Are you going to invest in a syndicate that will continue to make payments in 10 or 15 years from now and perhaps increase its payments? Or are you going to invest in a loser? The answer is simple: know what you buy. Our problem then is to get the facts on which to make a decision. Where and how do you get that information?

How to get information

First make sure you have the full brochure or prospectus, not just the "Sales letter". Most real estate syndicators are honest and want to give you all the pertinent facts in their brochure. Many syndicators are members of the Association of Real Estate Syndicators, Inc., whose code of ethics requires full disclosure of all material facts. Furthermore, most state laws require full disclosure of all important facts. If the offering is in "interstate commerce", that is if the offering is made in several states, the prospectus must conform to the disclosure provisions of the Securities and Exchange Commission.

The Syndicator and You

You will receive a booklet (the brochure or prospectus) crammed full with information concerning the propery, its tenants, location, the projected distributions, leases, mortgages, refinancing, distribution of proceeds of sale, repurchase agreement, tax treatment, opinion from attorneys and accountants, lease-backs and summary of purchase contact. Before you get this, someone must have done some work to get the project so far under way. Someone did.

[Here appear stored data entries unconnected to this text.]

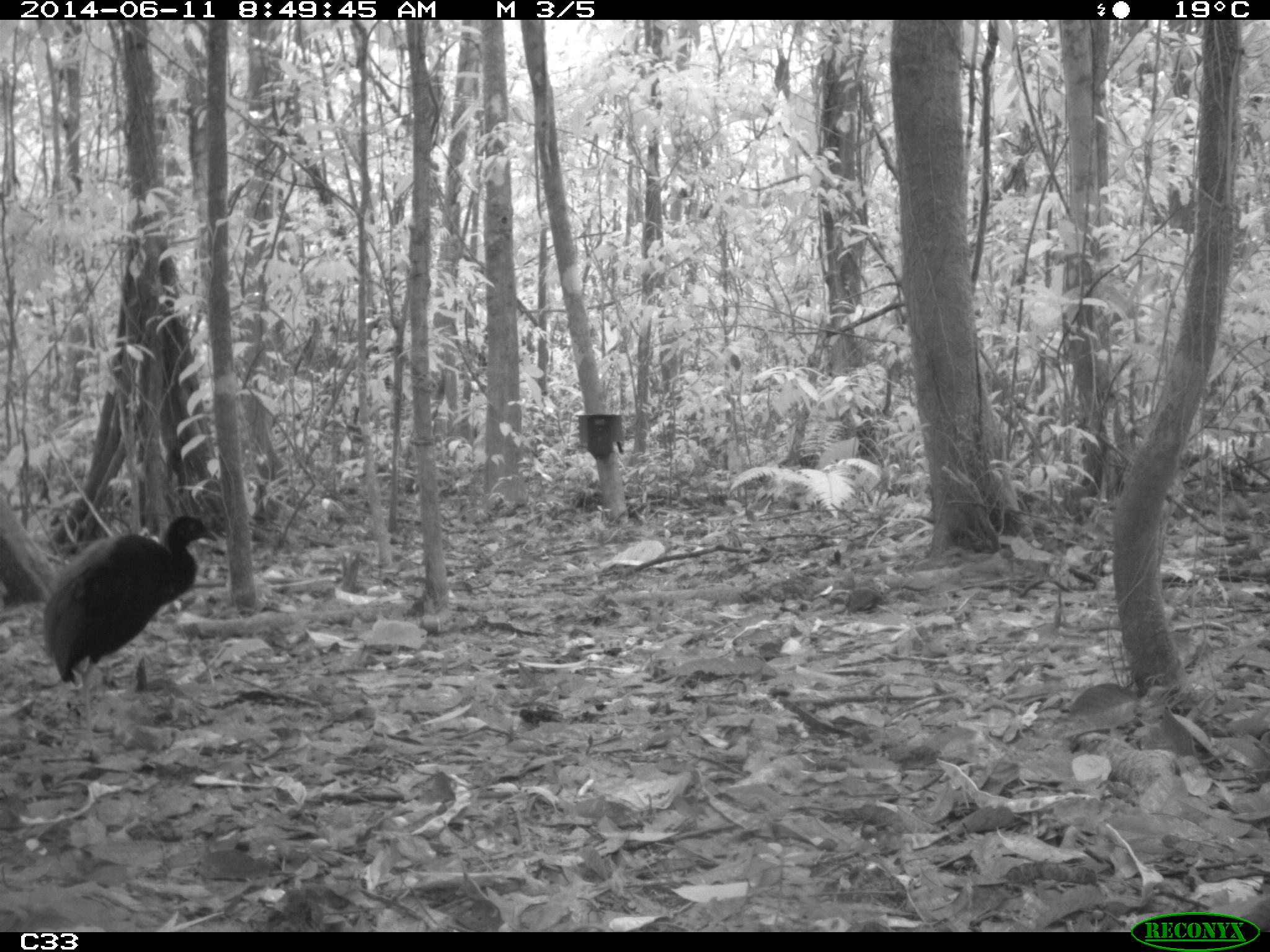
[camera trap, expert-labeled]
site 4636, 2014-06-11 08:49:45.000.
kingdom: Animalia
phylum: Chordata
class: Aves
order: Gruiformes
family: Psophiidae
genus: Psophia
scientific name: Psophia crepitans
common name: gray-winged trumpeter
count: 3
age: adult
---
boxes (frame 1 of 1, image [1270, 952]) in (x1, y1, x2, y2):
psophia crepitans: (36, 511, 222, 710); (832, 584, 891, 618)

The promoter of the syndicate - we shall refer to him as the syndicator - has probably put a great deal of time and effort and also money into the syndicate. In today's market, he had to look at many properties to find one that promises to yield a sufficient return with a reasonable degree of safety to make it suitable for syndication. Then he had to deposit money when he signed the purchase contract.

Next he conferred with attorneys, accountants, and probably obtained rulings from the director of Internal Revenue. Then he had to lay out more money for printing and other promotion expenses. All this is a full time job. But he still does not know whether the syndicate comes off the ground. Perhaps you, the investor, and others like you don't like this deal. If that is the case, the deal falls through and the syndicator has wasted a great deal of time, lost his deposit and also his other expenses.

As you can see, the syndicator has a man-size job. Very often he incurs substantial risks. For his work, his imagination, the risk which he takes, the syndicator is entitled to make a profit on the deal. You may be sure he has counted himself in, even if it is not obvious on first reading of the brochure.

If you begrudge the syndicator a reasonable profit, you better stay out of the syndicate. But even if you agree that the syndicator is entitled to a reasonable profit, you should know what he makes and how he makes it. You determine for yourself whether it is reasonable (by comparing it with other deals).

Investigate the process thoroughly and you might find this is an investment for you.